Его смущение действительно было коротким, а после принесенных извинений он развалился в кресле и, кажется, почувствовал себя гораздо лучше.
— Чарльз, Эван вам рассказал последние заводские новости? — спросила Рейчел, и на ее милом юном лице читалась нескрываемая гордость: она обращалась к своему тестю запросто, по имени.
Чарльз подтвердил, что он в курсе и новости отличные, а дальше выяснились подробности. Эвана прочили кандидатом в «супервайзеры по запчастям» при сохранении обязанностей механика; новая должность сулила существенную прибавку к зарплате, что делало перспективы инженерной школы чуть более реальными.
Глория пробормотала слова дежурного одобрения и поздравления, но сердце ее осталось равнодушно. «Супервайзер по запчастям» — само название этой должности, как и любой другой, которую ее зять мог бы получить на своем заводе, вызывало у нее отчаянную зевоту; если на то пошло, «инженер-механик» тоже не те слова, при звуках которых у девушки загораются глаза.
Сейчас Глория уже не помнила, что когда-то она видела в Эване Шепарде этакого дьявола во плоти; здесь, в Колд-Спринге, в тесном общении, он производил на нее впечатление серого, скучного человека. И это не переставало ее изумлять, ведь его отца неизменно отличало, судя по всему, врожденное изящество.
— Чарльз, вы всегда такой элегантный, — сказала она. — Это ваш новый летний костюм?
— Нет. — Он одернул пиджак. — Совсем старый. Авось, думаю, еще одно лето проношу.

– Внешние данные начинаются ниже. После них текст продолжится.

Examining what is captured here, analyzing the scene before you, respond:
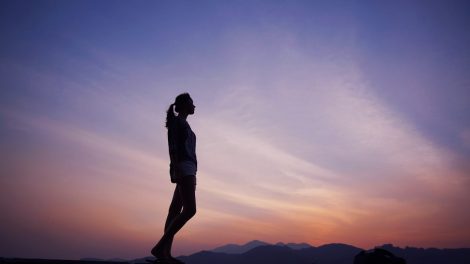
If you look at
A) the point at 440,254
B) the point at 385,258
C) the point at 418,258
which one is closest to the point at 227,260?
the point at 418,258

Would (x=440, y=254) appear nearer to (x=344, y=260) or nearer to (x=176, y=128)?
(x=344, y=260)

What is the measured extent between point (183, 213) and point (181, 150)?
0.94 meters

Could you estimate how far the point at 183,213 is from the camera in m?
4.74

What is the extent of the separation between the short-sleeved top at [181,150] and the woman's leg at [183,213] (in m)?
0.16

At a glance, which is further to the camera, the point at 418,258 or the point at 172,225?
the point at 418,258

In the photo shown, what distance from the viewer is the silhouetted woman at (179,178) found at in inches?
185

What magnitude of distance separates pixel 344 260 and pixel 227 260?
69672mm

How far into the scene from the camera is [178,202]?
17.1 feet

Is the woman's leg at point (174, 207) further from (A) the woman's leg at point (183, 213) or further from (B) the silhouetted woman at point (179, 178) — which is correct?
(A) the woman's leg at point (183, 213)

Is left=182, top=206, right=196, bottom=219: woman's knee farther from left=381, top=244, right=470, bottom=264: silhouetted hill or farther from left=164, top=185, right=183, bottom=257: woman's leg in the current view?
left=381, top=244, right=470, bottom=264: silhouetted hill

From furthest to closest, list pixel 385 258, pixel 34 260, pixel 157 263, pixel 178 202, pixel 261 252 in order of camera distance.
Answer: pixel 261 252 → pixel 385 258 → pixel 178 202 → pixel 157 263 → pixel 34 260

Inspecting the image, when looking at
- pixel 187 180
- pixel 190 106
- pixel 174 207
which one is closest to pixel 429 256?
pixel 174 207

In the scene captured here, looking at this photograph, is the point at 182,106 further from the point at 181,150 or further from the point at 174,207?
the point at 174,207

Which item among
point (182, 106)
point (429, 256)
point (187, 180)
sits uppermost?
point (182, 106)
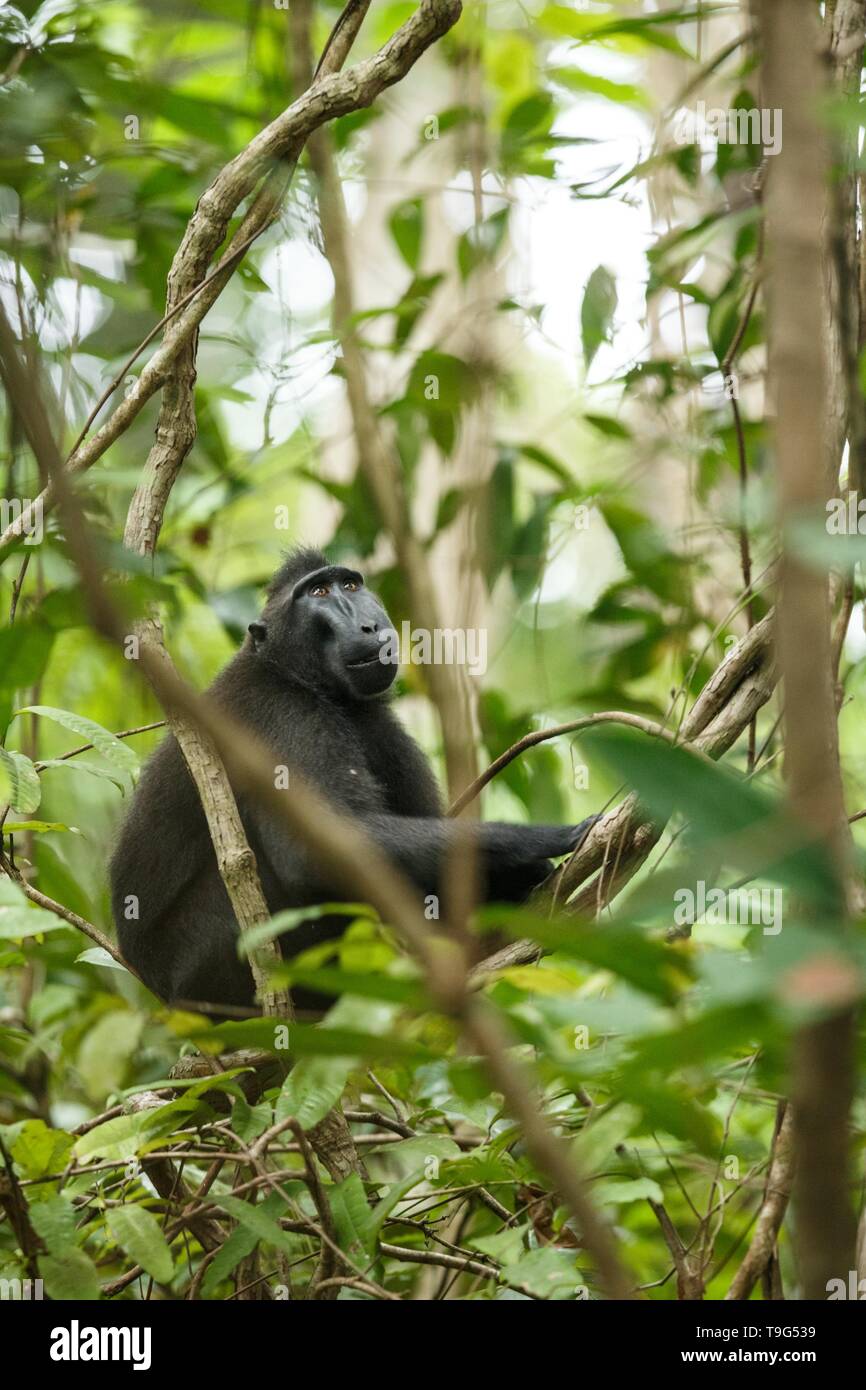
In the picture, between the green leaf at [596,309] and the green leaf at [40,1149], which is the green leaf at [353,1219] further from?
the green leaf at [596,309]

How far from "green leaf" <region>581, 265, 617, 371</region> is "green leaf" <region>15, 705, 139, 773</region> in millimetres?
2766

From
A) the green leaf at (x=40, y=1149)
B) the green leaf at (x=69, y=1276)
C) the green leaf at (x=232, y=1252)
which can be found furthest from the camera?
the green leaf at (x=40, y=1149)

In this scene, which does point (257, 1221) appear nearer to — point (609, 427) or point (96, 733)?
point (96, 733)

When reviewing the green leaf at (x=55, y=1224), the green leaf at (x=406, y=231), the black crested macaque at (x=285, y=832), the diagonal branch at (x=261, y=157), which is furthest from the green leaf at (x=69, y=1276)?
the green leaf at (x=406, y=231)

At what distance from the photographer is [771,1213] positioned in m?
3.22

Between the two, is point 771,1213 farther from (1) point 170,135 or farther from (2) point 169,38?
(1) point 170,135

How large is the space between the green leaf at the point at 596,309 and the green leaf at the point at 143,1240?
3870 millimetres

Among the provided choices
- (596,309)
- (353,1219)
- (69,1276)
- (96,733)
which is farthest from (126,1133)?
(596,309)

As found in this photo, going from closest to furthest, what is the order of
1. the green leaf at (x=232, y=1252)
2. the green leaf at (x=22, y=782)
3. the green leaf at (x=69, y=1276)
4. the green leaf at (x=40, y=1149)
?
the green leaf at (x=69, y=1276) < the green leaf at (x=232, y=1252) < the green leaf at (x=40, y=1149) < the green leaf at (x=22, y=782)

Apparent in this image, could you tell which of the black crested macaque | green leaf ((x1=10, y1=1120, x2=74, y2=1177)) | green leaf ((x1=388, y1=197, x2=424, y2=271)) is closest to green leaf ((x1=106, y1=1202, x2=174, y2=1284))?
green leaf ((x1=10, y1=1120, x2=74, y2=1177))

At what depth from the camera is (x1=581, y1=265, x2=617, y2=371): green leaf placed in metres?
5.47

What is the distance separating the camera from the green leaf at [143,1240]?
303 cm

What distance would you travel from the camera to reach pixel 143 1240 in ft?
10.1
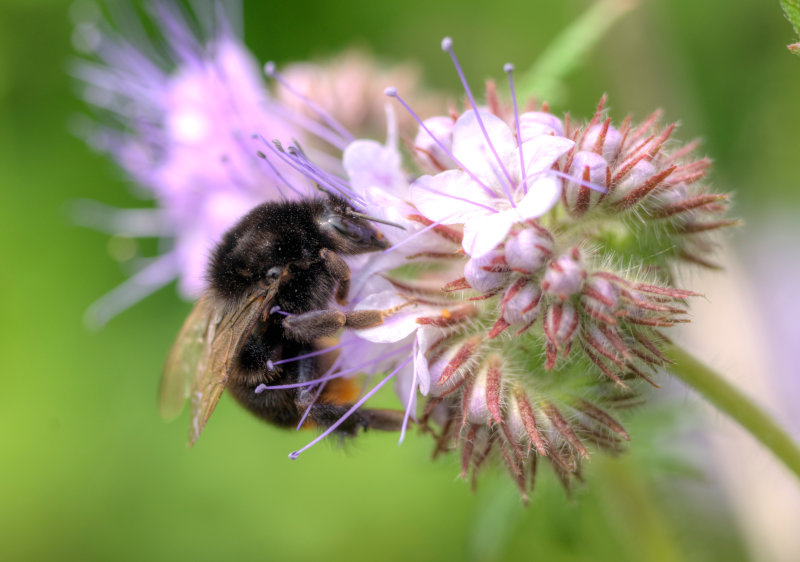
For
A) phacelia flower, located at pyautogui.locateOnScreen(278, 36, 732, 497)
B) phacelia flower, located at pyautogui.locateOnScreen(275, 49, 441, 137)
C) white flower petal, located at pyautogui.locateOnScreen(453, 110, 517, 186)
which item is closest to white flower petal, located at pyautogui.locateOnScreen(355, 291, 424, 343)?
phacelia flower, located at pyautogui.locateOnScreen(278, 36, 732, 497)

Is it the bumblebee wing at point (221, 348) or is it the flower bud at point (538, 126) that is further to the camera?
the bumblebee wing at point (221, 348)

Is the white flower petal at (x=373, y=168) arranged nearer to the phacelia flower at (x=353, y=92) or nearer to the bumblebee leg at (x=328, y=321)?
the bumblebee leg at (x=328, y=321)

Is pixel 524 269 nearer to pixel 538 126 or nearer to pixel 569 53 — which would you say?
pixel 538 126

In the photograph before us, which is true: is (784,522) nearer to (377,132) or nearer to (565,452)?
(565,452)

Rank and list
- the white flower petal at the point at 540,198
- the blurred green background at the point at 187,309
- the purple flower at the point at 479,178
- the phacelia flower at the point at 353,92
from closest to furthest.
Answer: the white flower petal at the point at 540,198, the purple flower at the point at 479,178, the phacelia flower at the point at 353,92, the blurred green background at the point at 187,309

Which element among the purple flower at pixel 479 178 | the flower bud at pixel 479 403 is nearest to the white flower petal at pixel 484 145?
the purple flower at pixel 479 178

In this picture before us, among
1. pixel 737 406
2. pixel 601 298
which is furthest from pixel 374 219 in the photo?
pixel 737 406

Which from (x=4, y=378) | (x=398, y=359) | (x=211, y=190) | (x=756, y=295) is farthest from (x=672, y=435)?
(x=4, y=378)
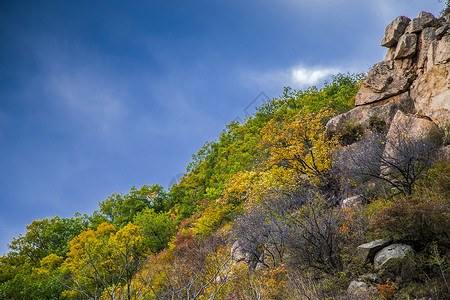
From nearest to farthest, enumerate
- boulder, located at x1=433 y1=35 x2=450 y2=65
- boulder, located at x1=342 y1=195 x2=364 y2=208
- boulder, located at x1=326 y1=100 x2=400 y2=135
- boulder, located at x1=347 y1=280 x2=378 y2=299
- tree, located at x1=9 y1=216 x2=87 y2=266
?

— По-моему, очень… очень красивый. Я бы даже сказала, шикарный. — Новая мысль заставила ее просветлеть. — А скажите, Чарльз, к вам никогда не обращаются по-военному — «полковник Шепард»? Или кем вы там были?
— Нет, нет, нет, — поспешил он откреститься. — Я ушел в отставку в чине капитана, а это не то воинское звание, которое сохраняется в мирное время.
— Какая прелесть! — воскликнула она. — Капитан Шепард! По-моему, это звучит очень благородно. — Она в упоении повернулась к детям, сначала к одному, потом к другому. — Вы не находите?
— Нет, погодите, — остановил ее Чарльз, стараясь проявлять максимум терпения. — Я попробую вам объяснить. Если в мирное время вы услышите, что кого-то называют «капитан», вы можете быть уверены, что он служил на флоте, понимаете? Не в армии. Потому что на флоте чин капитана гораздо выше, за ним уже следует вице-адмирал, а в армии это довольно скромное звание. Теперь, я уверен, вы меня поняли.
Он уже не помнил, когда последний раз столько говорил, и тем не менее не был уверен, что его поняли, хотя во время его объяснений она согласно кивала. Теперь пришел ее черед.
— Знаете, мне до всего этого нет дела. Лично я, упоминая вас, буду говорить «капитан Шепард». Отныне и вовеки. — И она одарила его кривой улыбкой, показав испачканные помадой зубы.
Ну что делать с такой женщиной? Готовность умереть ради любви у кого-то может вызывать жалость, но чем она хуже любой другой формы умирания?
— Ах, я никогда не забуду тот чудесный вечер на Гудзон-стрит, — сказала она часом позже, когда он, улыбаясь, стоял уже на пороге, умирая от желания поскорей унести ноги. — Все-таки удивительным получилось наше знакомство. Представляете, если бы ваша машина не сломалась именно в этом квартале и вы не позвонили именно в нашу дверь…
Как ни странно, случались в этой большой промозглой гостиной и приятные интерлюдии, моменты взаимного доверия, которые словно обещали лучшие времена.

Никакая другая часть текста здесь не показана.